Problems to solve:
**A)** In the homelessness report, how many homeless families are living in bed and breakfasts?
**B)** Name each step Leslie Morphy says the government needs to take in the homelessness report.

Councils in England have confirmed that over 57,000 homeless families were placed in temporary accommodation in September 2013, a figure eight percent higher than during the same period in 2012, the British daily The Guardian reported on Thursday.

More than two-thirds of these homeless families had children or pregnant women.

The figures also revealed homelessness increased by 13 percent in London between July 1 and September 30 this year, compared to the same quarter of 2012.

The data show that there are now 2,100 homeless families living in bed and breakfasts, the highest number for a decade.

“With a third of all new cases of homelessness coming from London, this shows the dark side of the capital’s housing boom. Soaring prices and increased demand combined with cuts to housing benefit are pushing people into homelessness,” said Leslie Morphy, chief executive officer of Crisis, the national charity for single homeless people.

“They are falling out of the private rented sector at an accelerating rate and, if they are lucky, joining the growing numbers in temporary accommodation, whilst growing numbers of others deemed ‘not a priority’ are left to fend for themselves,” Morphy added.

“We need the government to address the chronic lack of affordable housing, to take real steps to improve the private rented sector and to urgently consider the impact its housing benefit cuts are having, particularly in the capital,” she noted.

In a recent letter to the British Medical Journal, a group of public health experts warned that hunger in Britain has reached the level of a “public health emergency” and the government may be covering up the extent to which austerity and welfare cuts are adding to the problem.

“This (food poverty) has all the signs of a public health emergency that could go unrecognized until it is too late to take preventive action,” the health experts said in the letter.

Entries supplied:
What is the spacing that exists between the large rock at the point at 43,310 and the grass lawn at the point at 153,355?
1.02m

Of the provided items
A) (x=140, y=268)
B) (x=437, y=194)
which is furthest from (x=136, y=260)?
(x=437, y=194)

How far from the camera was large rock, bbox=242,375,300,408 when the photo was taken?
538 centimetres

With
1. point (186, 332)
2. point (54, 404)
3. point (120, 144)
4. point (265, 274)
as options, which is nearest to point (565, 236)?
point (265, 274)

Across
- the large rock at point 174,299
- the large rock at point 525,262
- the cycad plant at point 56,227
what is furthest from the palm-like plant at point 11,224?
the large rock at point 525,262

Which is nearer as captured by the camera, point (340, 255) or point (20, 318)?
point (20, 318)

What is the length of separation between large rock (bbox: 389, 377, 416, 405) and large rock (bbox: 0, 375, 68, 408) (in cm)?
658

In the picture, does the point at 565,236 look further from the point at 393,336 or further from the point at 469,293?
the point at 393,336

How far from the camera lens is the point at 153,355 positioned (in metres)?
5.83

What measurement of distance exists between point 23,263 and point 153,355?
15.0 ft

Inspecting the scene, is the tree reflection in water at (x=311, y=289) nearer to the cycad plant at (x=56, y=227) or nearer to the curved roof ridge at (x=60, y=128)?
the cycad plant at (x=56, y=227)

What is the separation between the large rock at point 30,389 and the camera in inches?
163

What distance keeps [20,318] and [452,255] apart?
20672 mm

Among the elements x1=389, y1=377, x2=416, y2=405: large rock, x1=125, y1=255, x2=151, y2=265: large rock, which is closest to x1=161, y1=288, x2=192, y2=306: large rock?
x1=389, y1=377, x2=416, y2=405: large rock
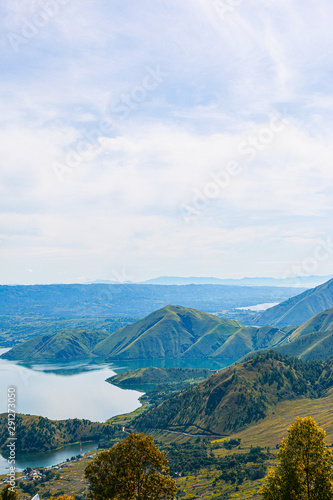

Task-by-task outputs:
**A)** 2,100

**B)**
- Address the chronic lack of affordable housing
- Take real steps to improve the private rented sector
- Urgently consider the impact its housing benefit cuts are having, particularly in the capital